The purpose of this feature is to allow administrators to selectively control which API calls are throttled, without having to rebuild and deploy a new version every time a throttle is changed.
The current frequency throttle is only able to throttle each user's total call frequency using a semaphore. The UserThrottleFilter uses an InMemoryTimeBlockCountingSemaphore that maps from a key(user id in this case) to a SimpleSemaphore, which keeps a count of calls made and the the after which the count will reset. The UserThrottleFilter then compares the user's call count to the maximum allowed.
The new throttle will employ a similar mechanism, except that the keys will be userId+normalizedAPI so that each user can be throttled on each API call.
The throttle limits for each API call will be defined by a SQL table, allowing administrators to set the throttling of any API calls dynamically.
Table Schema
This table would contain the api calls that administrators would want to throttle, the maximum number of calls per period, and the period of time after which the max calls would reset.
(optional: expiration of throttle rule?? not sure if necessary)
CREATE TABLE 'THROTTLED_CALLS'( 'THROTTLE_ID' int(20) PRIMARY KEY, --id of the throttle rule 'NORMALIZED_URI' varchar(256) NOT NULL, --normalized api URL, numbers such as {id} replaced with # 'MAX_LOCKS' int(20) NOT NULL, --maximum number of locks per time block 'LOCK_TIMEOUT_SECONDS' int(20) NOT NULL, --duration of each time block in seconds 'THROTTLE_EXPIRATION' bigint(20) DEFAULT NULL, --optional expiration of the rule in unix timestamp. maybe not necessary? UNIQUE ('NORMALIZED_CALL') )
Reducing Table Accesses
UserThrottleFilter will have a in-memory cached version of this table. It would periodically check the THROTTLED_CALLS table and update its cached version to reflect the information in the database.

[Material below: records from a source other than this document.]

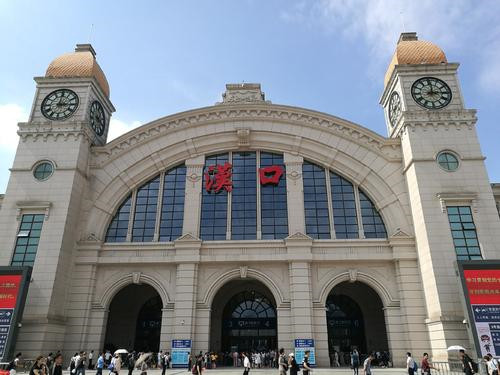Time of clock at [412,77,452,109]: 12:14
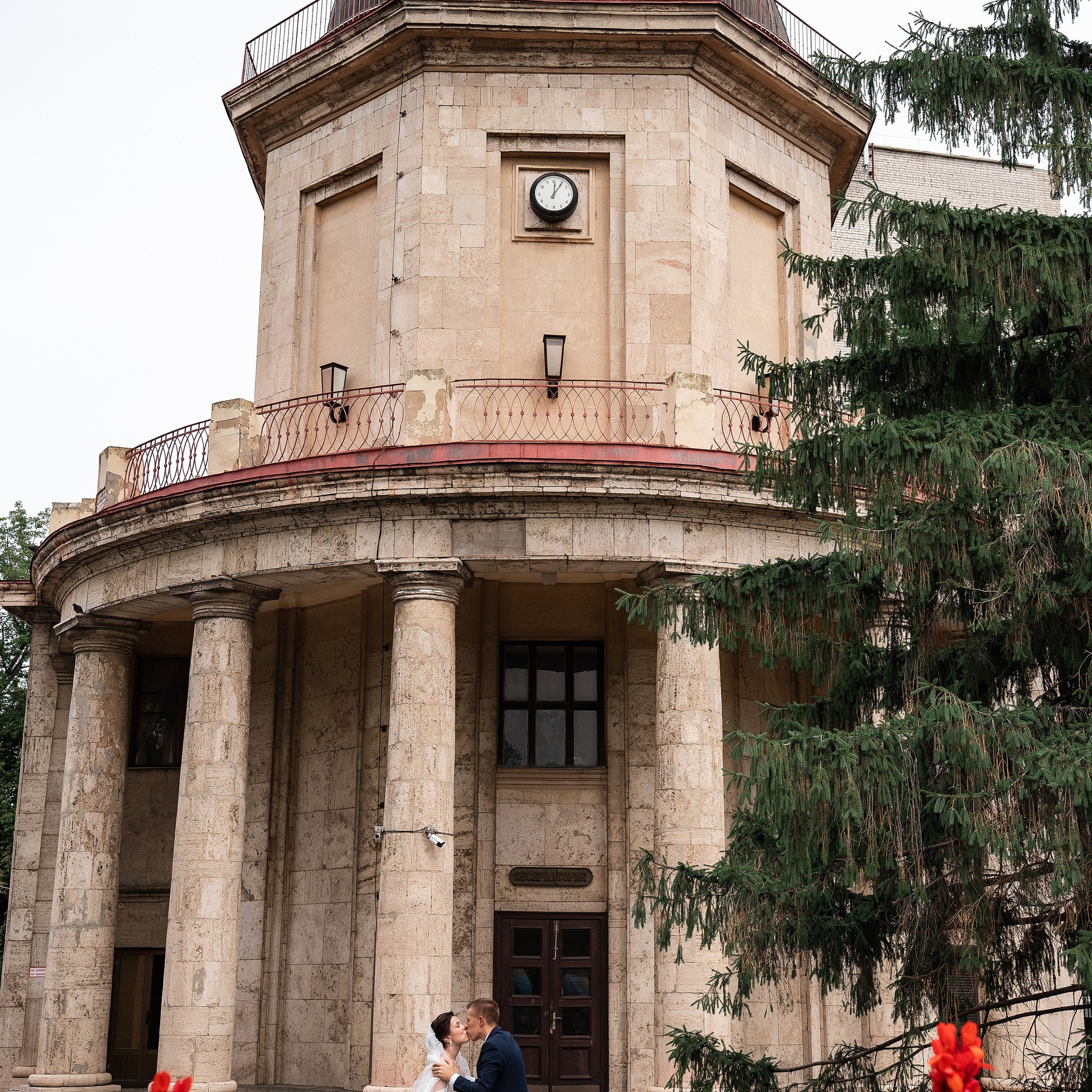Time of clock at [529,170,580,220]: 12:05
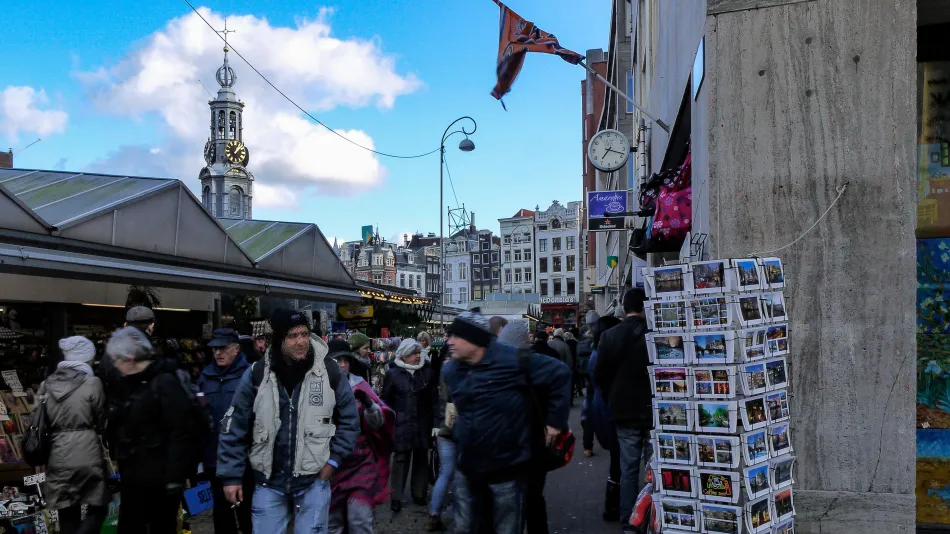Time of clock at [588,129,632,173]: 7:17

The cached in memory version will be a Map from the normalized URI to a pair of values for maxLocks and lockTimeoutSeconds.
Proposed ways to update the throttle limits:
- By having UserThrottleFilter periodically read the table (via a DAO) and updating the Map.

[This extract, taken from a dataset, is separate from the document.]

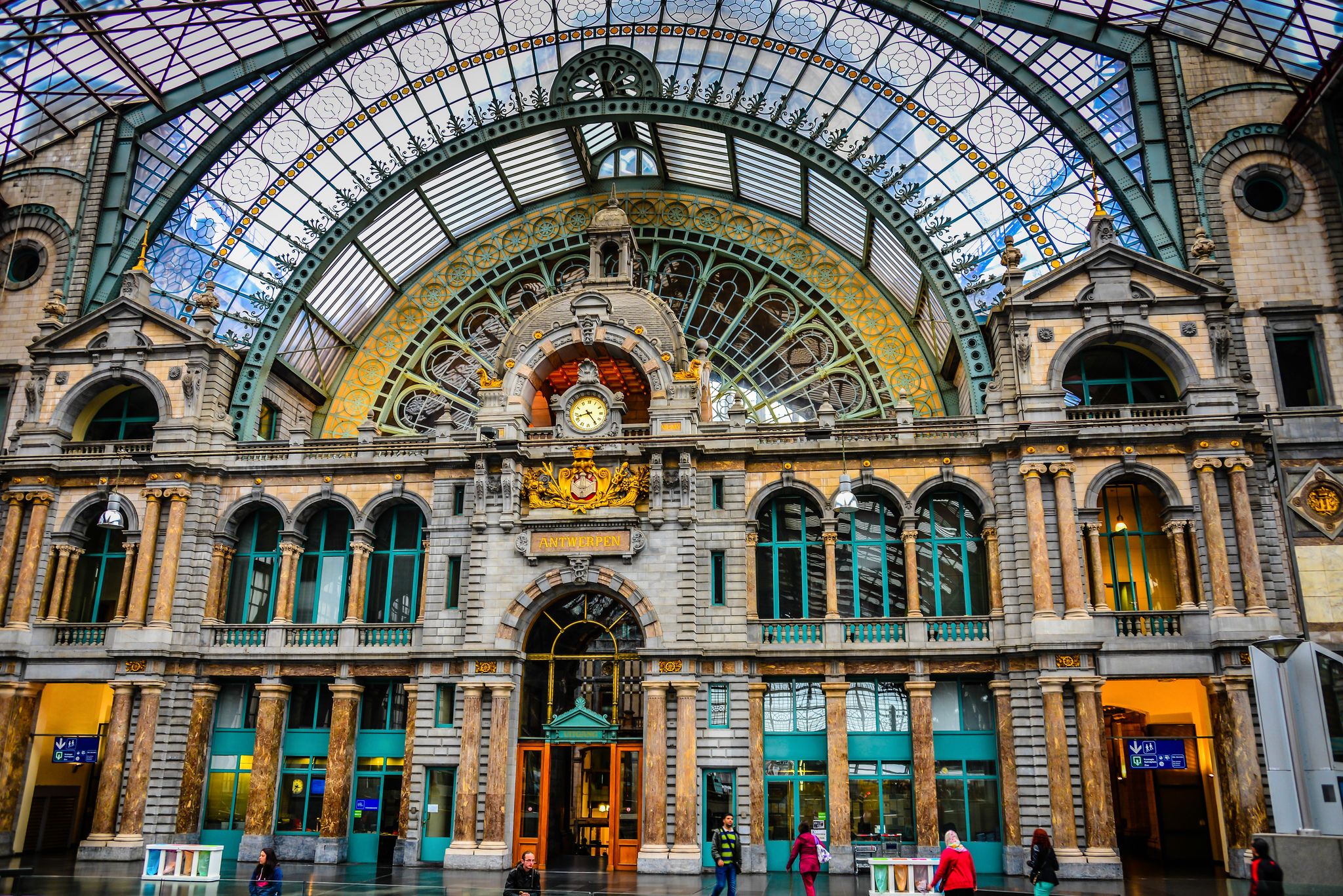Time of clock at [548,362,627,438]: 8:24
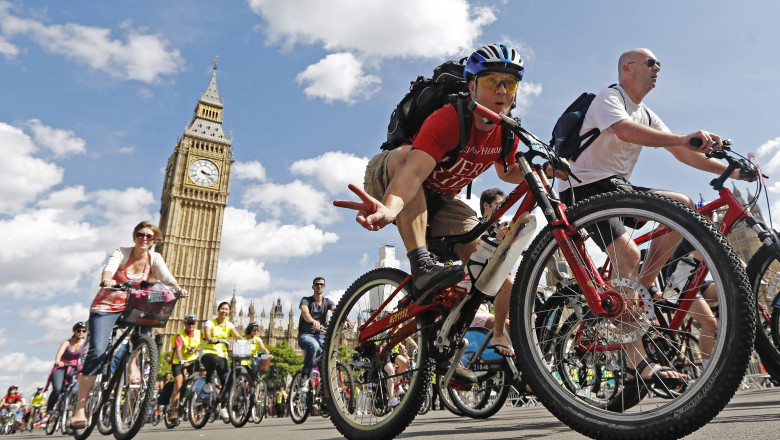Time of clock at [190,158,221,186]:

- Wrap the Map with a synchronized singleton. Allowing a worker to update it.
Throttle Logic
When an request comes in, the request URI will be normalized using normalizeMethodSignature() AccessRecordUtils of the Synapse-Warehouse-Records project (copy it over). once normalized, the url is compared to the cached throttled calls to see if it is being throttled. if it is, attempt to get a lock from the semaphore. The key used for the semaphore will be the userID + normalizedThrottledCall.
If we can not get a lock, block the request and return a HTTP 429 error code. otherwise proceed with the other filters.
Services
These services make updating rules more convenient.

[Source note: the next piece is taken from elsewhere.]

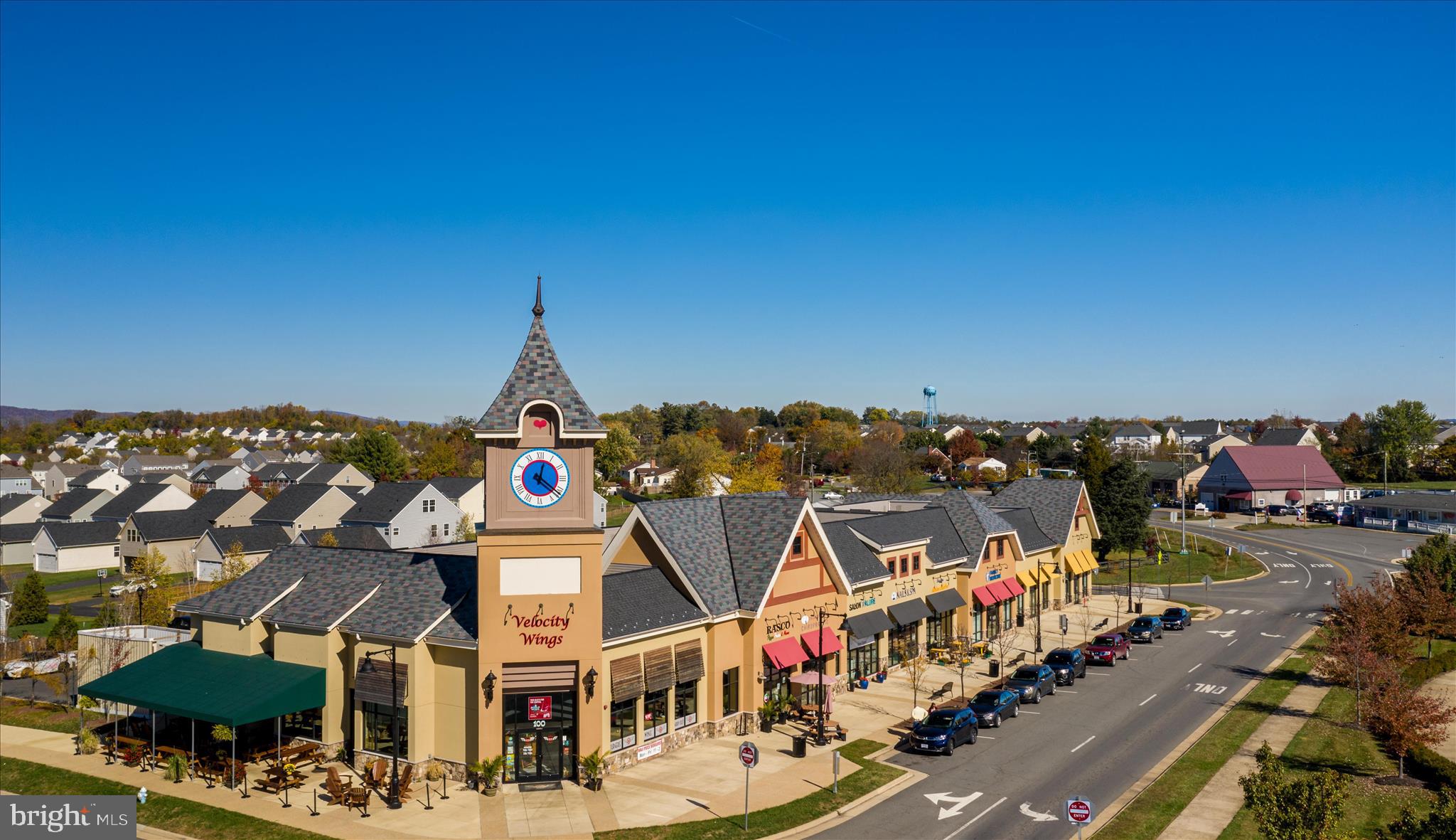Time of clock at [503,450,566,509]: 12:21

Administrators could also just directly update the SQL table.
Method | URI | Body | Parameters | Return | Description | Permission |
---|---|---|---|---|---|---|
GET | admin/throttle/ | -- | -- | PaginatedResults<Throttle> | Gets a list of throttle rules | Administrators only |
POST | admin/throttle/new | Throttle | -- | Id of throttle created | Creates a new throttle rule | Administrators only |
DELETE | admin/throttle/delete | -- | throttleId | -- | Removes a throttle rule given its id | Administrators only |
PUT | admin/throttle/update | Throttle | throttleId | -- | Updates an existing entry | Administrators only |
Potential problems
If there are many calls being throttled, the throttle could potentially use up a lot of memory. With N throttled calls and M users, the throttle's map for call counts could have up to M x N entires. Additionally, the map will not remove entries for users that are are no longer making calls so memory will not be freed until an administrator calls clearAllLocks().
Updates to the throttle rules will not immediately take effect because they are only written into the SQL table. The actual enforcement of the throttle will not happen until UserThrottleFilter updates its cached version of the rules.